I could write several essays on why I love Future Tactics. It just feels like this game was specifically tailored to my interests.

The game has an interesting take on the turn based strategy genre, and is one of the very few games to pursue this route, if not the first. The gameplay takes place in semi-realtime, with both teams of a battle moving their players, and then taking shots at one another. Where the twist comes in is that -although it is still turn based in nature- the shooting and combat in general take place in real time. For a more popular example of this, one might think of Valkyria Chronicles.

 Depending on the destructive power of the weapon, one of the game's most defining features comes into play: the ability to destroy and shape terrain with your attacks. You can blast holes in pavement, create craters in the ground, and destroy entire footholds your enemies may have used. Not only does this make the game feel more satisfying, it adds an extra layer of strategy, allowing you to destroy specific pieces of the environment to your advantage. How you make use of this ability is a big factor in how interesting the core gameplay is to you.

Perhaps the second most defining feature of the game is how you maneuver around the game environments. Future Tactics takes place in a post apocalyptic world, and as such, there's a lot of cover for you to use. Each player character can jump, which may not seem like much, but opens a lot of possibilities. You can take perch on buildings, hide behind hills, under steel girders or cars, and inside destroyed barns. With the previous feature of destructible scenery, and literally EVERYTHING being destructible, this always keeps the combat moving, especially with you trying to get the best shot in on your enemies. It's a beautiful system, and a few patches of lazy AI and a couple of uninspired stages aren't enough to bring it down.

No matter how fun the gameplay might be, it would be nothing without some proper atmosphere or motivation to keep you moving through it. The game certainly doesn't drag in this section either, as not only does the game nail a desperate post-apocalypse feel, but it has music composed by the genius "Tim Follin", who creates such an atmospheric and beautiful soundtrack for the game that it's nearly inspiring in its rhythms.

Atmosphere would be nothing without an engaging plot, and again, Future Tactics manages to deliver.
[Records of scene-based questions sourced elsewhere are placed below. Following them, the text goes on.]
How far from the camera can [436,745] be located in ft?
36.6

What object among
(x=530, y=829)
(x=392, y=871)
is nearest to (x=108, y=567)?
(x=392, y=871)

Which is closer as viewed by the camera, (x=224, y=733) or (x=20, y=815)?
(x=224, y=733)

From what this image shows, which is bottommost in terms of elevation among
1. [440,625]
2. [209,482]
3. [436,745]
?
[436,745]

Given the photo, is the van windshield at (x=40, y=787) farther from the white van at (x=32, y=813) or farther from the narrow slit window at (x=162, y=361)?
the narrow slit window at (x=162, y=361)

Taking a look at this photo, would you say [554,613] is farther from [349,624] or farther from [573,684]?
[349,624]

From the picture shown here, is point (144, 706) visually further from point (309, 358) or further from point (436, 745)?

The story is somewhere between a traditional sci-fi epic and a deconstruction of said epics. It is the future, and there are new overlords. There are survivors, and they overcome. While the story at first seems to lack in depth, it reveals itself later as a humble narrative with some of the finest pacing this side of Arkham Asylum.

The stage designs, story, beautifully done voice acting, and overall sense of scale and progress help give this game legs far beyond its core gameplay, which is all-around fantastic to begin with. If you have a weekend to kill, there are much worse things you could do than pick this up off Amazon for a few bucks.